In January-February, compared to the corresponding period of the previous year, Georgia's foreign trade increased by 49.3% and amounted to $2.54bn. Exports increased by 54.5% to $760.4mn, while imports increased by 47.2% to $1.78bn. The negative trade balance amounted to $1.02bn, which is 40.2% of the country's foreign trade turnover.

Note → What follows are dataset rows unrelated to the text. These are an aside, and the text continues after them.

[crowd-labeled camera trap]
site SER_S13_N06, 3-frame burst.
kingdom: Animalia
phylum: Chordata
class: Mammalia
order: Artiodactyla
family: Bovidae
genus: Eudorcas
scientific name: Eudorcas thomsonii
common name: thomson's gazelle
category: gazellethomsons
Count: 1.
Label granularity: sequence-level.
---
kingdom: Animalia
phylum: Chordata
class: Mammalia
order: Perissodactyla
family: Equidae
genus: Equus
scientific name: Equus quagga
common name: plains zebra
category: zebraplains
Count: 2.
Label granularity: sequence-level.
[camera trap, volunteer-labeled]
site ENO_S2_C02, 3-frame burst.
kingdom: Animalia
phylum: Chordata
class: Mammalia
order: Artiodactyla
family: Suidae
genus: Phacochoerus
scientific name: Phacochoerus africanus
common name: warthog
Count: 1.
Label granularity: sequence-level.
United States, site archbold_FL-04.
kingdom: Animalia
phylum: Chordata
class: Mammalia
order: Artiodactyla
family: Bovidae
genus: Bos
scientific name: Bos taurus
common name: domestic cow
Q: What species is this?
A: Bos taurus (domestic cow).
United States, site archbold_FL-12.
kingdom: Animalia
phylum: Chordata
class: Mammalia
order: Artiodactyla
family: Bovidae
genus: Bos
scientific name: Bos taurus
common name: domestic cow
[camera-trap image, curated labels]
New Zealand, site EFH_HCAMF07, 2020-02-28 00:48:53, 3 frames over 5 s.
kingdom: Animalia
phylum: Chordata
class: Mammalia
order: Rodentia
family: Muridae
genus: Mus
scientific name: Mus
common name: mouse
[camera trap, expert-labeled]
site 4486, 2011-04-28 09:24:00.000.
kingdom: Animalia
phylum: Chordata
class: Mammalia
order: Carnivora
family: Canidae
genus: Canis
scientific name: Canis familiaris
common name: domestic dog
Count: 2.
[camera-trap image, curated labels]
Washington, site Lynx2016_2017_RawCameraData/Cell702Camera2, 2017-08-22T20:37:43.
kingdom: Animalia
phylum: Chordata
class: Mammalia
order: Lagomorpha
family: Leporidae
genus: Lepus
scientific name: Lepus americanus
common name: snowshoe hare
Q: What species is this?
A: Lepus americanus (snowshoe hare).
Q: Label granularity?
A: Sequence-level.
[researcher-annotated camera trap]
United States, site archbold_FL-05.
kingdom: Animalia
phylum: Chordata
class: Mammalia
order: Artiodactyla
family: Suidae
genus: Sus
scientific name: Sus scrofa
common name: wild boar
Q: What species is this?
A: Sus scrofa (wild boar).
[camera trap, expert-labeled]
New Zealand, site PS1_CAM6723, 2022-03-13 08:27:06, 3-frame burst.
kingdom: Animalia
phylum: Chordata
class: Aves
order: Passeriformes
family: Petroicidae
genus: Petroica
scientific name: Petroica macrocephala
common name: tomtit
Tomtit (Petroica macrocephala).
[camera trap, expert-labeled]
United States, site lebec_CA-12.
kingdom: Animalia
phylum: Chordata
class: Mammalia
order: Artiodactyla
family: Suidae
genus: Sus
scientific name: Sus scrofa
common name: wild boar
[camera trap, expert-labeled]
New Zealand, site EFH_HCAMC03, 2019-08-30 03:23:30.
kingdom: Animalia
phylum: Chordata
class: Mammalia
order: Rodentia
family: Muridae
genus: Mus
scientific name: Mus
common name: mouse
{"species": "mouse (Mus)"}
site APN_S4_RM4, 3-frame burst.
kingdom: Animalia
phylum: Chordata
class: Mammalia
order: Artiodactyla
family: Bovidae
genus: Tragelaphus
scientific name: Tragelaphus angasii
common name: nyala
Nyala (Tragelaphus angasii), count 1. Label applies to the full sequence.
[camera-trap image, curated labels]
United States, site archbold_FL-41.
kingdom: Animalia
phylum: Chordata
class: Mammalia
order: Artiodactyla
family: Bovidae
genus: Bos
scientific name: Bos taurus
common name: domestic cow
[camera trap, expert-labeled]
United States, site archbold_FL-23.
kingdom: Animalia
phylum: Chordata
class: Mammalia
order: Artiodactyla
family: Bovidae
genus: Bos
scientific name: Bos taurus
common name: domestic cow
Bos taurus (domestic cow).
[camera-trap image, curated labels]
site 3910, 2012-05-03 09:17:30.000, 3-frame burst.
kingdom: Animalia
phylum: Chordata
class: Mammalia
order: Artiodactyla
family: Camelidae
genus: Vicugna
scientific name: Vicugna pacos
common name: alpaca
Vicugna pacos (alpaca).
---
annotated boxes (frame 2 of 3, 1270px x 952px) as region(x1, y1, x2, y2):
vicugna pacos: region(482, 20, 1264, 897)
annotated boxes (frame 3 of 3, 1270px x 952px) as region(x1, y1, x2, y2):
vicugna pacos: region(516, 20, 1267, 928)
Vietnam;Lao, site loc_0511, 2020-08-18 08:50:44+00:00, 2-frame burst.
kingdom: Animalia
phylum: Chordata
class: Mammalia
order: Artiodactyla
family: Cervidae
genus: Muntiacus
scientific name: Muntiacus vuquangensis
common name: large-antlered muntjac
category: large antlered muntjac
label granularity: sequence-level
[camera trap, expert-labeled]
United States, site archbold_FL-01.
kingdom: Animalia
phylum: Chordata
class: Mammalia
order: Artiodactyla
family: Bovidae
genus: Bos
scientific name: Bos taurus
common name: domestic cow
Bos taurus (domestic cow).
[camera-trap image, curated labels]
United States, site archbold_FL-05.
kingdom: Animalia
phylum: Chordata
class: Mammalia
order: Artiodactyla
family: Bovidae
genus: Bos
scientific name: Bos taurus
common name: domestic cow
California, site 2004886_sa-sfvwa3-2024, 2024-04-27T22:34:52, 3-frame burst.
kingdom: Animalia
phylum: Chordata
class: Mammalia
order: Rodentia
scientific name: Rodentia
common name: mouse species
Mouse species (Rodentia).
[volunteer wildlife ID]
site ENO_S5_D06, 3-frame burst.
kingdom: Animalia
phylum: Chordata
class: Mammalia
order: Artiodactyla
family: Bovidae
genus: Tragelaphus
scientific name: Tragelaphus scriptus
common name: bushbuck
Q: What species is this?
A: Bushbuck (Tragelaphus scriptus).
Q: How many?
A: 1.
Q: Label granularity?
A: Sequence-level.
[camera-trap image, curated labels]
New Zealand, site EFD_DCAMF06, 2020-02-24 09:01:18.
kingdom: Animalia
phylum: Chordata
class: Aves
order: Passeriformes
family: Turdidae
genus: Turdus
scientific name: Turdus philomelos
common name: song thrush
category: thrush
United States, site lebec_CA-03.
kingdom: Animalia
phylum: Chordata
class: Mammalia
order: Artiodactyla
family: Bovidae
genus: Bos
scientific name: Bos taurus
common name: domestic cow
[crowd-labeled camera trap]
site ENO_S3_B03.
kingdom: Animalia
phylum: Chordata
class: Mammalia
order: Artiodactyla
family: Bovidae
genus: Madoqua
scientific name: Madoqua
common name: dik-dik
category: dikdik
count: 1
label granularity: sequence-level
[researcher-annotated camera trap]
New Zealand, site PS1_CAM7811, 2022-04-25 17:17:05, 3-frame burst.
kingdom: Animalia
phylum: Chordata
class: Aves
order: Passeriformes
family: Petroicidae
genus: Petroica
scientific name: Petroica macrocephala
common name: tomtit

Turkey was Georgia's largest trading partner with a turnover of $354.3mn.
Georgia’s foreign trade deficit deepened by 48% y/y to $564mn in February, according to preliminary data released by the statistics office Geostat.
The country’s exports surged robustly by 60% y/y to $429mn, but the imports’ 53% y/y advance resulted in a volume more than twice as large: $992mn.
Georgia’s current account deficit contracted by 35% y/y in the third quarter of 2021 to $371mn, the smallest gap in the past two years, as tourism revenues soared 13 times y/y to $566mn.
Foreign direct investment (FDI) in Georgia reached $299mn in the third quarter of 2021, marking an increase of 1.4% y/y, and a recovery in relative terms from Q1, when FDI was down a whopping 28% y/y.
On the political front, Georgia’s government plans to take President Salome Zurabishvili to court, arguing that the trip to Europe – which the Dream party said was taken without approval from parliament – had overstepped her largely ceremonial powers. She traveled herself to Paris and Brussels to help along Georgia’s snap application for European Union membership and to publicly dispel doubts about where Georgia stands vis-a-vis Ukraine and Russia.
Almost all Georgian officials condemned Russia’s recognition of the Ukrainian regions' independence, which mirror the way Moscow encouraged the secession of South Ossetia and Abkhazia from Georgia.